In tale contesto, uno degli episodi oggetto dell’indagine, ha  riguardato una procedura di asta immobiliare effettuata presso il tribunale di Catania. Nell’occasione un imprenditore, proprietario di un appartamento oggetto dell’esecuzione fallimentare, ha richiesto ed ottenuto l’intervento di Litterio Messina, al fine di alterare la procedura di vendita del bene. In tale occasione il gruppo ha individuato un prestanome compiacente e, contestualmente, ha allontanato i potenziali offerenti, attraverso il ricorso ad intimidazioni e minacce. Così gli acquirenti del bene esecutato erano costretti con minacce a rivendere il bene, a prezzo vile, al debitore che aveva ricercato e ottenuto l’intervento del clan.

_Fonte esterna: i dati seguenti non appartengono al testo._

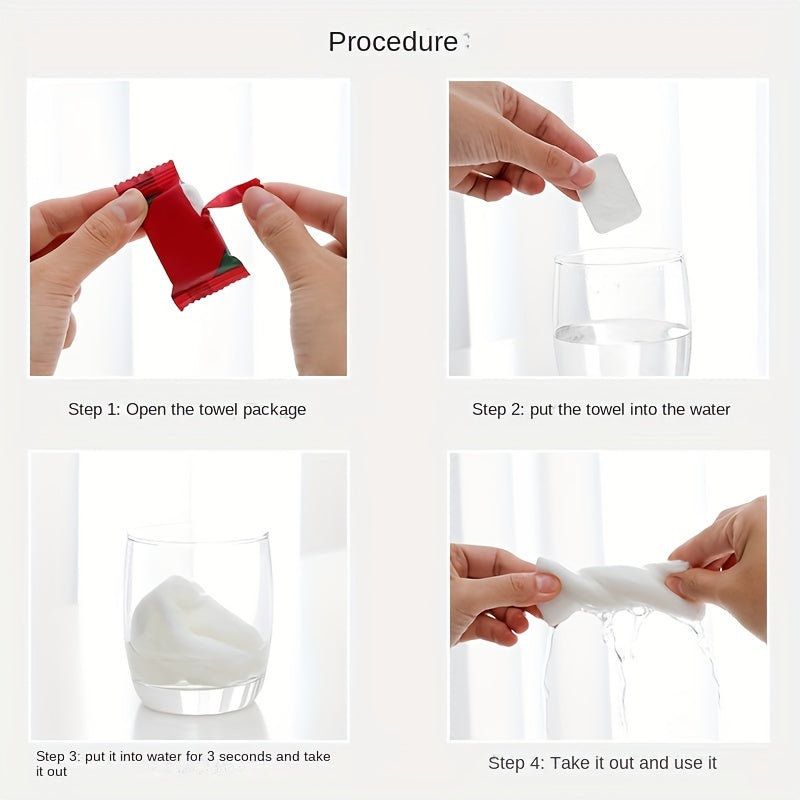 Procedure

Step 1: Open the towel package

Step 2: put the towel into the water

Step 3: put it into water for 3 seconds and take it out

Step 4: Take it out and use it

Nel corso delle investigazioni sono stati inoltre evidenziati ulteriori reati commessi da esponenti del clan Santapaola nei confronti di imprenditori catanesi. In particolare, le indagini hanno evidenziato le estorsioni di Salvatore Mazzaglia e Mirko Pompeo Casesa, i quali hanno preteso da imprenditori attivi sul territorio di Catania e provincia, il pagamento di una somma periodica di denaro per garantire la sicurezza dei cantieri edili.

In aggiunta, le indagini hanno posto in luce una importante disponibilità di armi degli affiliati all’organizzazione mafiosa, che sono state utilizzate nel compimento di episodi violenti e nelle intimidazioni. Di particolare rilievo, in questo contesto, è risultata la figura di Giacomo Cageggi (alias “il pugile” o “Rocky”), referente del clan Laudani per Lineri e Misterbianco, più volte protagonista di spedizioni punitive armate e intimidazioni nei confronti di clan rivali.